* Brano citato
== == ==

18.11.07

Esistenze informi tradotte in geometrie romanzesche

Quando è la scrittura stessa di un'opera letteraria a sollecitare l'indagine sulla biografia dell'autore, la critica sembra riattualizzare la lezione della antropologia settecentesca, che per la prima volta stabilì un nesso tra due domande antiche: «che cos'è l'uomo?» e «che uomo sono io?» Le strategie della finzione osservate dalla sponda della vita dell'artista e la vita dell'artista indagata dalla prospettiva che fornisce l'opera
Roberto Gilodi

Che cos'è l'uomo? Che uomo sono io? Sono le due domande centrali dell'antropologia del Settecento. Singolarmente prese non sono domande nuove, ma hanno segnato storicamente lo spartiacque che separa due concezioni radicalmente differenti: alla prima domanda si sono applicate la metafisica e le filosofie sistematiche; alla seconda hanno dato risposte - talora incerte, in altri casi prevedibili - un variegato insieme di scritture, mosse da un bisogno o di natura religiosa, di sincerarsi di se stessi in relazione a Dio, oppure di perpetuarsi nella memoria dei posteri, attraverso i codici retorici dell'esemplarità, collaudati da una lunga tradizione di matrice classica o anch'essa religiosa.
Un fatto è certo: le due domande hanno seguito fin dall'antichità percorsi diversi, le risposte che di volta in volta sono state date non si sono quasi mai incontrate, la vita del singolo uomo aveva rilevanza solo a condizione di funzionare da exemplum per dimostrare le tesi che riguardavano la definizione dell'uomo all'interno delle partiture generali dei sistemi filosofici.

== == ==

* Dati forniti
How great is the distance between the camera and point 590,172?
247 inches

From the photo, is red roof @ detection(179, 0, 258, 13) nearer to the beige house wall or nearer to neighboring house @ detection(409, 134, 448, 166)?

== == ==

* Azione richiesta
Secondo il brano, quali sono le due domande centrali dell'antropologia del Settecento? Per questo esercizio non occorre consultare i dati.

* Esito dell'esercizio
«Che cos'è l'uomo?» e «Che uomo sono io?»